__Source__
•••
On the 27th of February, the Court heard the pleas by the plaintiff who complained that she could not receive a Maltese passport because the name that she used to register her Certificate of Marriage in Malta did not match the name on her official documents in Serbia, the country where she got married. It was explained to the Court that the plaintiff had married her husband, a Maltese citizen, in Serbia and had retained her maiden surname because she had to travel not long after and did not make the effective changes to her name.
After registering her marriage in Malta, she returned to Serbia and added her husband’s surname to her official registered name. Issues arose when she was informed that although she has acquired Maltese citizenship, she could not obtain her passport. She therefore pleaded with the court to effect the changes to her name, adding her husband’s surname after her maiden one, under a procedure in Article 253 of the Civil Code where the Court may effect necessary changes to a name.
The Court then heard the counterclaim by the defendant who explained to the Court that such changes could only be made effective to names that one uses in everyday life and could not apply to surnames. It was furthermore claimed that authorised changes abroad in the form of Deeds of Change of Name (more commonly known as ‘deed polls’) are not recognised in Malta.
The Court made reference to previous judgements concerning ‘deed polls’ where it was explained that insufficient proof of a registered change in name abroad will lead to a refusal in the official recognition of such changes by Maltese authorities.
Once the defendant received the original marriage certificate and registered the plaintiff under that name, it would not be legally possible for Maltese law to allow the abandoning of a surname in exchange for another. The Court affirmed that the claim that foreign law is to be applied, in this case that the changes should be made effective in Malta in recognition of the Serbian legal changes, must be proven as a fact. It was held that the plaintiff managed to prove, to the satisfaction of the Court, that all of her official documents were changed in Serbia and that she obtained official authorisation from Serbian authorities.
She was therefore granted an official recognition of her change in surname. The Court did, however, hold that expenses were not to be paid by the defendant since there were no mistakes made in the official marriage registration document and therefore all expenses were to be paid by the applicant.
•••
__Data excerpts__

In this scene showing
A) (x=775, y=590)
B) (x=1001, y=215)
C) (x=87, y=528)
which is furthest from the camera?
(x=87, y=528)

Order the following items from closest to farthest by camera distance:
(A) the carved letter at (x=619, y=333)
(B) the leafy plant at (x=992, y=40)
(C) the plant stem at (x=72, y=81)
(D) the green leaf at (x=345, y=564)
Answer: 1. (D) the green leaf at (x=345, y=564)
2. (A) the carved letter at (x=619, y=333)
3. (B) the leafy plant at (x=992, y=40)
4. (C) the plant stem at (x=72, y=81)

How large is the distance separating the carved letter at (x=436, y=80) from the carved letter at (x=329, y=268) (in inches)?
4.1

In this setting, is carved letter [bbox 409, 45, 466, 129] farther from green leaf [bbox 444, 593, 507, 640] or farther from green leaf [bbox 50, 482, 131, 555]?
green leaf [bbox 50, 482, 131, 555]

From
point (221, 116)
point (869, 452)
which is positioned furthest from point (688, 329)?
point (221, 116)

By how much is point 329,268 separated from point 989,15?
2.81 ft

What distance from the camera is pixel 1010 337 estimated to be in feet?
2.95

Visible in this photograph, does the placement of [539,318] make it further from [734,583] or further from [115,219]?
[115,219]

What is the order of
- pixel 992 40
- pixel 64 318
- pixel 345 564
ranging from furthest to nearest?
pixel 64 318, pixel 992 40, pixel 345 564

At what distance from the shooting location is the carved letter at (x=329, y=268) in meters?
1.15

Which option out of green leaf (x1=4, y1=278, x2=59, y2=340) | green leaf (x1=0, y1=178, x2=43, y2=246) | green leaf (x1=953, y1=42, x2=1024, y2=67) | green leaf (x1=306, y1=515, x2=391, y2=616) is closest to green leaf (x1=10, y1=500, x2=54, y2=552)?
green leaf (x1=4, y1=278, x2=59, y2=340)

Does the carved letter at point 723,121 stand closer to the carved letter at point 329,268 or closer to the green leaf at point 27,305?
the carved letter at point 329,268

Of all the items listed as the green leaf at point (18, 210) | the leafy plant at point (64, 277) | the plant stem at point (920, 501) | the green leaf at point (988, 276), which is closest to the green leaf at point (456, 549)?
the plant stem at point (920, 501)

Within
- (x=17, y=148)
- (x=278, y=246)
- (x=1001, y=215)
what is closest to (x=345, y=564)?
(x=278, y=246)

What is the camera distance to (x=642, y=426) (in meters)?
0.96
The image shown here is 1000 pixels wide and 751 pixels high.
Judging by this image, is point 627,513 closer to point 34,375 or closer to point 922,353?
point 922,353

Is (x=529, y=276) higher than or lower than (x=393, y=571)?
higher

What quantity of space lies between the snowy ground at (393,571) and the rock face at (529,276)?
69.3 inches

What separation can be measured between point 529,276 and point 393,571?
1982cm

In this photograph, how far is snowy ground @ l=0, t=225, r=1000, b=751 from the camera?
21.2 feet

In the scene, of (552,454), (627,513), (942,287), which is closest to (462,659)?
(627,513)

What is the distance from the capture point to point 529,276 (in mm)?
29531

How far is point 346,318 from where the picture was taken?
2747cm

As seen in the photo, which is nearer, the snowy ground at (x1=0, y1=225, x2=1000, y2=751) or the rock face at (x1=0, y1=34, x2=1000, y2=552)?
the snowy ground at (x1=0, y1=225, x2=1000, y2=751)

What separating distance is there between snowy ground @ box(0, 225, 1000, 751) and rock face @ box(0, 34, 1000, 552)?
•••
__Directions__
Decide whether each statement agrees with the court report on the Maltese passport case, answering yes or no and quoting the words of the report that settle it. 1. The plaintiff married her husband in Malta. 2. The defendant was ordered to pay the expenses. 3. The plaintiff was granted official recognition of her change in surname.

__Reply__
1. No: "had married her husband, a Maltese citizen, in Serbia"
2. No: "all expenses were to be paid by the applicant"
3. Yes: "She was therefore granted an official recognition of her change in surname."